Most people understand the importance of having life insurance when they are young. If you are in your early 30s and have young children and a house with a large mortgage, you know that you need life insurance. If something were to happen to you, a good life insurance policy would ensure that your children were cared for and your home was paid off.
However, you might not realize that life insurance is still important, even when you are approaching retirement. If you are in your 60s, life insurance is still a sensible investment. It may serve a different purpose than it did 30 years previously, but it can still be a significant part of your financial planning. You just have to realize that there are fewer options for life insurance for people over 60 than for those much younger.
The main purpose of life insurance, after all, is to shield your family from the financial burden that your loss would leave them with. Such costs can occur at any age. For example, funeral expenses can be quite high, and a life insurance policy can help your loved ones deal with such costs at a time when they are already dealing with their loss.

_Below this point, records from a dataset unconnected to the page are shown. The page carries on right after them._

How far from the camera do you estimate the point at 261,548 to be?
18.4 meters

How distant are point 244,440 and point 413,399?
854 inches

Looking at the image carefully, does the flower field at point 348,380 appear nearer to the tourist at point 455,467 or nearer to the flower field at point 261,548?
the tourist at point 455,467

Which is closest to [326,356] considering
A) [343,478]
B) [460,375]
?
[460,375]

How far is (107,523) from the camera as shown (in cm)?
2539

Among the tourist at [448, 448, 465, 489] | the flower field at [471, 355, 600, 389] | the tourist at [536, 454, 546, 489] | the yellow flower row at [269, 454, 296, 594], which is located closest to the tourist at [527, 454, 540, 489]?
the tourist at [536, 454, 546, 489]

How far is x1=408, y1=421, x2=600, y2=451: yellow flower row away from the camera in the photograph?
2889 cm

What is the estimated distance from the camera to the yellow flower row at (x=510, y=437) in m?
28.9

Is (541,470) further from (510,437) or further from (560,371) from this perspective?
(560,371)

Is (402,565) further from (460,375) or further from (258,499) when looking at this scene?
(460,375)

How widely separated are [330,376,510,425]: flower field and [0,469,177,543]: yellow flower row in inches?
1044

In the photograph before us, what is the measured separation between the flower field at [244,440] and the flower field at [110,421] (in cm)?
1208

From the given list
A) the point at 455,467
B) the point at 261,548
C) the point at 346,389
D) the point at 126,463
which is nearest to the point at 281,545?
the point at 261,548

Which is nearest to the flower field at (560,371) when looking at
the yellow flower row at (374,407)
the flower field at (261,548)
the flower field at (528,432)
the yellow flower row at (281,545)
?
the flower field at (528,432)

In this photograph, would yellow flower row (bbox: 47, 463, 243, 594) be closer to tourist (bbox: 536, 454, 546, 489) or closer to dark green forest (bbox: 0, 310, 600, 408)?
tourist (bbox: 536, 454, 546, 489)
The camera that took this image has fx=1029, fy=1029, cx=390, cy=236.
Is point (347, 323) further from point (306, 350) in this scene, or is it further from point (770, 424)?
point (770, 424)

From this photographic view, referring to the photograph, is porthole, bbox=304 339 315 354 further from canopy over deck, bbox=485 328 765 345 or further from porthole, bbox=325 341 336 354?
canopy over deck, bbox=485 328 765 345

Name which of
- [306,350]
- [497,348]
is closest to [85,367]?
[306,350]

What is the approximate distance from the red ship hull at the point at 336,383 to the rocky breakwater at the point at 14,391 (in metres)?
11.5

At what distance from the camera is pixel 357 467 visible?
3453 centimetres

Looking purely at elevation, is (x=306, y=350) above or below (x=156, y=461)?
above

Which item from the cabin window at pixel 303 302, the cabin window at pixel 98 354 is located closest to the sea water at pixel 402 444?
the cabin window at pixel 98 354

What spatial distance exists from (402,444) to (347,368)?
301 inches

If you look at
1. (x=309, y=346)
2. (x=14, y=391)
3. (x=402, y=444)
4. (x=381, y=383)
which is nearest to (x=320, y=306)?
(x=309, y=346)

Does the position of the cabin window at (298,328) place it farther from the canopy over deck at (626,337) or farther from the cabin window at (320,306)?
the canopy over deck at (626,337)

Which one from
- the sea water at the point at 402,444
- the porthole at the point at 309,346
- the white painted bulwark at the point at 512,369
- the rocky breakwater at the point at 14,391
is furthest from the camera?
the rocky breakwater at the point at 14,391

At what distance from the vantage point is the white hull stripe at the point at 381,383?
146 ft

If you are married, a good life insurance policy can also help make sure that your spouse can enjoy a comfortable standard of living after you pass on. This is particularly important if you are providing the bulk of your retirement income. However, you should not count upon your life insurance policy to replace all of your income during retirement. It is still a good idea to plan ahead and invest your money wisely.
If you are shopping for a life insurance policy after 60, talking to a good financial planner is an important first step. He can give you the guidance that you will need to find a policy that fits your needs.